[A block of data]
_ _ _
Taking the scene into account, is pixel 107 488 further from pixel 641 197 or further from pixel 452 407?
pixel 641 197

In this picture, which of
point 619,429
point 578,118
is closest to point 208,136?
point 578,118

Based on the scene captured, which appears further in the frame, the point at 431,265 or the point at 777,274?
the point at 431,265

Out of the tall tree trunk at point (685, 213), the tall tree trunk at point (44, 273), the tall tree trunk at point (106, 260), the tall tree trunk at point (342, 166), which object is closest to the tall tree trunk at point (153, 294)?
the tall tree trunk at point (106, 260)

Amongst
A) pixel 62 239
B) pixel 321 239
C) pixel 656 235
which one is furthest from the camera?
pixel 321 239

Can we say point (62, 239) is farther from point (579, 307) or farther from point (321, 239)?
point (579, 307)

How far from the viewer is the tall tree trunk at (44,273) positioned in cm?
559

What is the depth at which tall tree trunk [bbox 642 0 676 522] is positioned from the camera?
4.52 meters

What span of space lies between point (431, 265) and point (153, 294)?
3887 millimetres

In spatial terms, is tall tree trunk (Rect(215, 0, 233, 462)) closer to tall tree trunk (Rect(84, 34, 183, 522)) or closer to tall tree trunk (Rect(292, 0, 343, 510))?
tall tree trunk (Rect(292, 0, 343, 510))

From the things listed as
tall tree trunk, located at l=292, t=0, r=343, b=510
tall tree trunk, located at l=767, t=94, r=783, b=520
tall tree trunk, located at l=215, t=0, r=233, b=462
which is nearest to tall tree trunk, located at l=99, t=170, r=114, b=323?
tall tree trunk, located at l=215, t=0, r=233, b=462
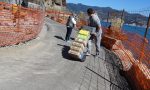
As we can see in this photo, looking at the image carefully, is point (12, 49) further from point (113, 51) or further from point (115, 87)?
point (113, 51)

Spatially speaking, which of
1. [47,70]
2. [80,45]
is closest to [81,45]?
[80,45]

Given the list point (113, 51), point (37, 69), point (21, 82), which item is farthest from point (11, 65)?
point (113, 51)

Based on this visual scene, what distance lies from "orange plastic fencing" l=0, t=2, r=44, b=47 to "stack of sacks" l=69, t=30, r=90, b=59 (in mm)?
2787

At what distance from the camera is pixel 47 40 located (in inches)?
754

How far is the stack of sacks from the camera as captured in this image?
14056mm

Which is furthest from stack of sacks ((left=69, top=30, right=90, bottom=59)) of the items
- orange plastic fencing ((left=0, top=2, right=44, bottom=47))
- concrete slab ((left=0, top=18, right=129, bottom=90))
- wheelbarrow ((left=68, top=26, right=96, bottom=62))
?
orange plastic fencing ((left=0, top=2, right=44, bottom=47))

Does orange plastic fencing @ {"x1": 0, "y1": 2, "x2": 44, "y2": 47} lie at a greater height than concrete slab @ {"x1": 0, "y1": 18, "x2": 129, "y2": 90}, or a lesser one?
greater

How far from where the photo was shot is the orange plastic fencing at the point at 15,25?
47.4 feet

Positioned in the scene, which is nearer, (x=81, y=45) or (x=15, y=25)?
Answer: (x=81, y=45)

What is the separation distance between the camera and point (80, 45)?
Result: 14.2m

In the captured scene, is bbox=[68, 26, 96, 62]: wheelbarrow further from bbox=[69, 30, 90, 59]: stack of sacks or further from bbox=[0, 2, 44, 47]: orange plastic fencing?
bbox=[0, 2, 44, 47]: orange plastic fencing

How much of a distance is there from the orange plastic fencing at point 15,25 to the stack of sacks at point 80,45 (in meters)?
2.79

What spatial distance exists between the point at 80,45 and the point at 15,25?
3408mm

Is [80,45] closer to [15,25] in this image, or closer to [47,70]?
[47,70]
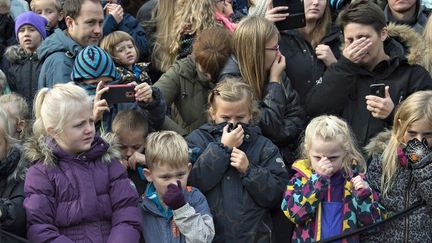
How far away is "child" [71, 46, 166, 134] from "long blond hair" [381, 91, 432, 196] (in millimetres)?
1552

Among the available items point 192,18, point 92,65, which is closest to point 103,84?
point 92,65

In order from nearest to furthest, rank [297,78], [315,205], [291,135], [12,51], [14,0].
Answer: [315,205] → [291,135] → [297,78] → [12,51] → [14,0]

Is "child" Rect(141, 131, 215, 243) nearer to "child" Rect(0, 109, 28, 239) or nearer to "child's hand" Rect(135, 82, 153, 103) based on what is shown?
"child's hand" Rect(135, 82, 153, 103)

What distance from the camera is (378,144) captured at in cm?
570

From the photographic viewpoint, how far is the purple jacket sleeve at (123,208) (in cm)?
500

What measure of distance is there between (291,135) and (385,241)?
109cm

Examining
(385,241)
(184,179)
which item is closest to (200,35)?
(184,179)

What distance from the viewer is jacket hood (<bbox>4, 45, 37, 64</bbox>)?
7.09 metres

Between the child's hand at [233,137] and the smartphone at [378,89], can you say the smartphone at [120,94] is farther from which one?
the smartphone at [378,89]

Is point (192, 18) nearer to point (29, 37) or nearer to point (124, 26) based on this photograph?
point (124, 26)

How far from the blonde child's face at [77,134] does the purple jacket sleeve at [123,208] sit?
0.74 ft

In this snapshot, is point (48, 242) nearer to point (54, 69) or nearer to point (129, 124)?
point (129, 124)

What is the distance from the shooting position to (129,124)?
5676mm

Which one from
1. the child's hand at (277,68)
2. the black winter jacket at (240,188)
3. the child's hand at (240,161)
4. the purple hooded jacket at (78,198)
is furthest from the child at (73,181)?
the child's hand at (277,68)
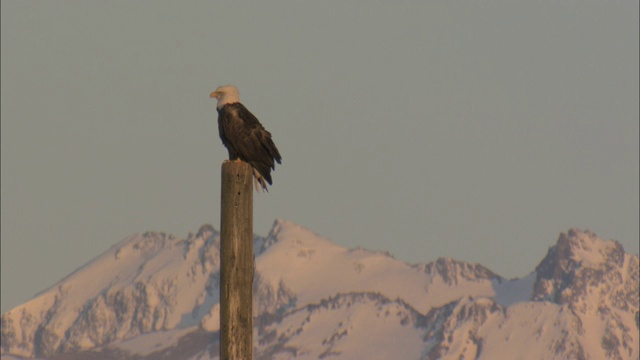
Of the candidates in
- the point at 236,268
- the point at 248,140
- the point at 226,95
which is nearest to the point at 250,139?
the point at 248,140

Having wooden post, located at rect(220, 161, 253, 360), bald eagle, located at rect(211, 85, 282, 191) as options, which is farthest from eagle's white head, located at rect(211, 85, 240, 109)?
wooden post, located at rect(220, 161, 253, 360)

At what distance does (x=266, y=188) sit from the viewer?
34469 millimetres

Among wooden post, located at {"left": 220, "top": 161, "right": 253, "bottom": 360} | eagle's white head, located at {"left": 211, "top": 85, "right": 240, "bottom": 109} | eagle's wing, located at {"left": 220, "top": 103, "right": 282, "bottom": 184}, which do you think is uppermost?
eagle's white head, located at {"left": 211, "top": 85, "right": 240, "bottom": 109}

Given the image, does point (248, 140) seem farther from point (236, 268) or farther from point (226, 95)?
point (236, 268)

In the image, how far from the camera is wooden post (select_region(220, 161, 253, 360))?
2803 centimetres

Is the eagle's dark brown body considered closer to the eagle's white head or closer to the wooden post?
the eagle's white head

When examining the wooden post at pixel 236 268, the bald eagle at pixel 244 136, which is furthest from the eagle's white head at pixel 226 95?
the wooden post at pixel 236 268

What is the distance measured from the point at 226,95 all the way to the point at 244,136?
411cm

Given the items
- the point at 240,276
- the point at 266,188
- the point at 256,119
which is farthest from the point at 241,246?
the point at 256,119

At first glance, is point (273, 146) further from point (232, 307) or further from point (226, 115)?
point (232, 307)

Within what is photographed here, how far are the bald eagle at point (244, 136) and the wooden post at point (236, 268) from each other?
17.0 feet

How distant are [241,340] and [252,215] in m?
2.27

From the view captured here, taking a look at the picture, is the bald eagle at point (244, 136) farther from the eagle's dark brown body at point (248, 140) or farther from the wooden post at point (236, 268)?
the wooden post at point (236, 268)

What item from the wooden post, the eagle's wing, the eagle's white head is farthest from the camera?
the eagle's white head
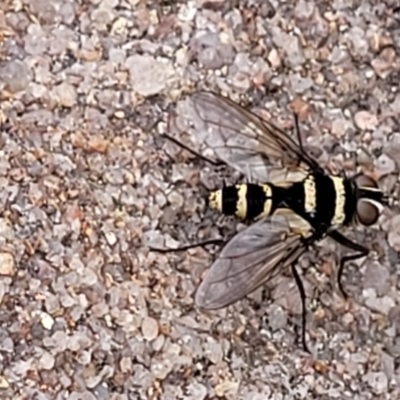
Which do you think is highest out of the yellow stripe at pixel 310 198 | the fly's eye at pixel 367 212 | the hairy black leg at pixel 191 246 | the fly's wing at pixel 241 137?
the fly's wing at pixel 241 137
_ _ _
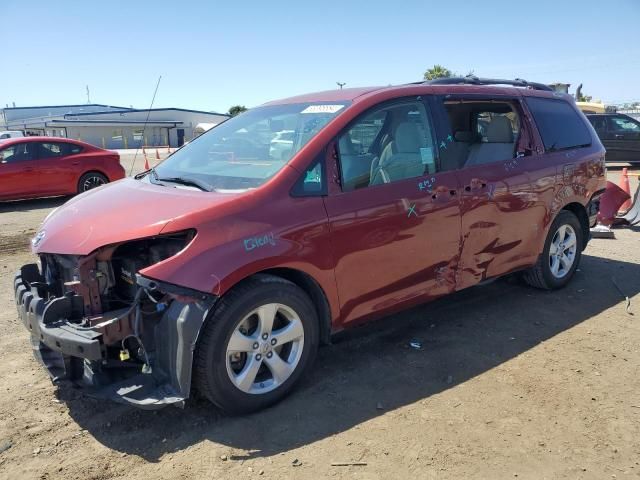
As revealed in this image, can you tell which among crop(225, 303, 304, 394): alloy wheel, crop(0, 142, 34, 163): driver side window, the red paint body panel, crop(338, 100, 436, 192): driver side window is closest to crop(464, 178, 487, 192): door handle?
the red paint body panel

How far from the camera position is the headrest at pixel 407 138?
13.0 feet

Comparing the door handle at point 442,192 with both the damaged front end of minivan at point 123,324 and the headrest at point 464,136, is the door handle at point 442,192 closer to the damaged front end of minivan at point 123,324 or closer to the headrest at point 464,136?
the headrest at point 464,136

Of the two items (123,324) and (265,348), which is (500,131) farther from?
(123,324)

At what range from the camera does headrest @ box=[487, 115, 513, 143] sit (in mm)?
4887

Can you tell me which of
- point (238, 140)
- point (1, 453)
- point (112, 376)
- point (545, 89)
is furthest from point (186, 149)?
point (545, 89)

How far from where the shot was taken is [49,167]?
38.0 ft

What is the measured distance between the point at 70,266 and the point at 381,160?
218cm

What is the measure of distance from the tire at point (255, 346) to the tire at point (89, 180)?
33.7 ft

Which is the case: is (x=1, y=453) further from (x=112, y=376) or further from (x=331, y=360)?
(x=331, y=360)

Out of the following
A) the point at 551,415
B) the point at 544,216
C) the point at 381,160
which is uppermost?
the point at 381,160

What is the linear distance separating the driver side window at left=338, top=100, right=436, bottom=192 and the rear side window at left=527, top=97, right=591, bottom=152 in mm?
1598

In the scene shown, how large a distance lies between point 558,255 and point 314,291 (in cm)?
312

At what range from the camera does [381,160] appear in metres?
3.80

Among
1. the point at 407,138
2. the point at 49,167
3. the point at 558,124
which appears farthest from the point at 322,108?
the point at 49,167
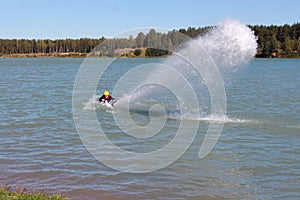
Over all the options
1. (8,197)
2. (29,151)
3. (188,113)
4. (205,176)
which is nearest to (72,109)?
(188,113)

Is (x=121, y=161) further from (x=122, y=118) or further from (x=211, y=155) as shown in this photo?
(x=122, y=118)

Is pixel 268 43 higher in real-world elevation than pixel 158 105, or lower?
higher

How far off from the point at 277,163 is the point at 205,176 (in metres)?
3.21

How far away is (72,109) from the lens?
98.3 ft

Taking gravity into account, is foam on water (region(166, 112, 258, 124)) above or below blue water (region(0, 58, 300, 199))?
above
_ _ _
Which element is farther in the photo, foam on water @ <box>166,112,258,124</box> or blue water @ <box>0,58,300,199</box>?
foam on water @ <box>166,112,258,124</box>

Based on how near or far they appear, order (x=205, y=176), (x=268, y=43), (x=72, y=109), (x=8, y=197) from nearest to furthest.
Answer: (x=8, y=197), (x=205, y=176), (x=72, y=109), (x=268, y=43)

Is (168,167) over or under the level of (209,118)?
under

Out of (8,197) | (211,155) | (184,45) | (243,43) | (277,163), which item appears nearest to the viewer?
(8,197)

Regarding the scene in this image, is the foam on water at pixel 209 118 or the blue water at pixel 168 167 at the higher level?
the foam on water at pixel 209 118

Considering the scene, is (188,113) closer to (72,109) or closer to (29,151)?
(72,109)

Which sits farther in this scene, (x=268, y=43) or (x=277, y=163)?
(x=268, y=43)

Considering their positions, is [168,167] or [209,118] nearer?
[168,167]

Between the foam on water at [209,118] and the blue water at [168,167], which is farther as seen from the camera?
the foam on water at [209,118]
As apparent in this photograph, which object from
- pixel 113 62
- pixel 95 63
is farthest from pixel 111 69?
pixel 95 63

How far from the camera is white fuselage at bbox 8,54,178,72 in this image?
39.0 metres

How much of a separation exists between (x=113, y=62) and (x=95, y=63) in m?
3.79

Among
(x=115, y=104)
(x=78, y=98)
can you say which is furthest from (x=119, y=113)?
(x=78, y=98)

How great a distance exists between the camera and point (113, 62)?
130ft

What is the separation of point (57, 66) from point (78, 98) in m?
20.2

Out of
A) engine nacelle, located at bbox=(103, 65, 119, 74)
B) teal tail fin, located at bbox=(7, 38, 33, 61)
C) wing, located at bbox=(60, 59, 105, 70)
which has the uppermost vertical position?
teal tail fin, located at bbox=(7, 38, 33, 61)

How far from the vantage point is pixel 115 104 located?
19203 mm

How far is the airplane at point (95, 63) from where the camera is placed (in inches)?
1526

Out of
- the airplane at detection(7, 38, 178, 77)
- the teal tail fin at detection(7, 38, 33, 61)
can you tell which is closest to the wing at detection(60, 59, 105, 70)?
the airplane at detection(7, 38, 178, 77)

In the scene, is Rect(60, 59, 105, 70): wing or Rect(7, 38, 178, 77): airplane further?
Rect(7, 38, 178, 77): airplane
_ _ _
### Prompt:
Pull out every line of the records above that contains the string "orange", matching case exactly, and list those lines.

### Output of the exercise:
Based on this visual scene, what distance lies from "orange plastic fencing" l=0, t=2, r=44, b=47 to "stack of sacks" l=69, t=30, r=90, b=59 (in mm)?
- orange plastic fencing ((left=0, top=2, right=44, bottom=47))
orange plastic fencing ((left=0, top=2, right=44, bottom=47))
Does orange plastic fencing @ {"x1": 0, "y1": 2, "x2": 44, "y2": 47} lie at a greater height than concrete slab @ {"x1": 0, "y1": 18, "x2": 129, "y2": 90}, or a lesser one?
How far from where the photo was shot is the orange plastic fencing at the point at 15,25?
In the captured scene, is bbox=[68, 26, 96, 62]: wheelbarrow further from bbox=[69, 30, 90, 59]: stack of sacks or further from bbox=[0, 2, 44, 47]: orange plastic fencing?
bbox=[0, 2, 44, 47]: orange plastic fencing
How much of a distance is there from the orange plastic fencing at point 15,25 to the stack of sacks at point 80,45 (in meters)?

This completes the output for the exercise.